** Start of RECORDS PROVIDED **

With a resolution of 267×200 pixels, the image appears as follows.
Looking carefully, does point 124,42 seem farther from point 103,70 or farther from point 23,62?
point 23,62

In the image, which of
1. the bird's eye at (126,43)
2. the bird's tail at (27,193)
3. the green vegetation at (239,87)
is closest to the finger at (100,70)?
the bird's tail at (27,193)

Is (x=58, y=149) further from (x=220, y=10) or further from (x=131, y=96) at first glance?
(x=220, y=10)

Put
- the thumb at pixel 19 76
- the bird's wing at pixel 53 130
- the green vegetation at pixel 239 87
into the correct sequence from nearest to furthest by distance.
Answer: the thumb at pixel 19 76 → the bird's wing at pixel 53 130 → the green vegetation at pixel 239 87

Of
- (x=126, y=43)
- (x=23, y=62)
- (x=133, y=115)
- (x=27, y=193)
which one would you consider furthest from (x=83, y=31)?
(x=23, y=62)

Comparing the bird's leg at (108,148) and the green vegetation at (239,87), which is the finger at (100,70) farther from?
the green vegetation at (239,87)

** End of RECORDS PROVIDED **

Rewrite the material above, changing every "finger" to "index finger" and leaving the rest untouched.

SOLUTION FOR THIS PROBLEM —
With a resolution of 267×200 pixels, the image appears as follows.
Looking carefully, does point 124,42 seem farther from point 103,70 or farther from point 23,62?
point 23,62

In the image, which of
1. the bird's eye at (126,43)
2. the bird's tail at (27,193)
3. the green vegetation at (239,87)
is closest to the index finger at (100,70)?
the bird's tail at (27,193)

Is (x=58, y=149) further from (x=220, y=10) or further from (x=131, y=96) at first glance?
(x=220, y=10)

Put
- the thumb at pixel 19 76
- the bird's wing at pixel 53 130
- the green vegetation at pixel 239 87
into the correct sequence from nearest to furthest by distance.
Answer: the thumb at pixel 19 76 → the bird's wing at pixel 53 130 → the green vegetation at pixel 239 87

Of
- (x=126, y=43)
- (x=23, y=62)
- (x=133, y=115)
- (x=27, y=193)
which one would you consider furthest from (x=83, y=31)?
(x=23, y=62)

Comparing the bird's leg at (108,148) and the green vegetation at (239,87), which is the index finger at (100,70) farther from?
the green vegetation at (239,87)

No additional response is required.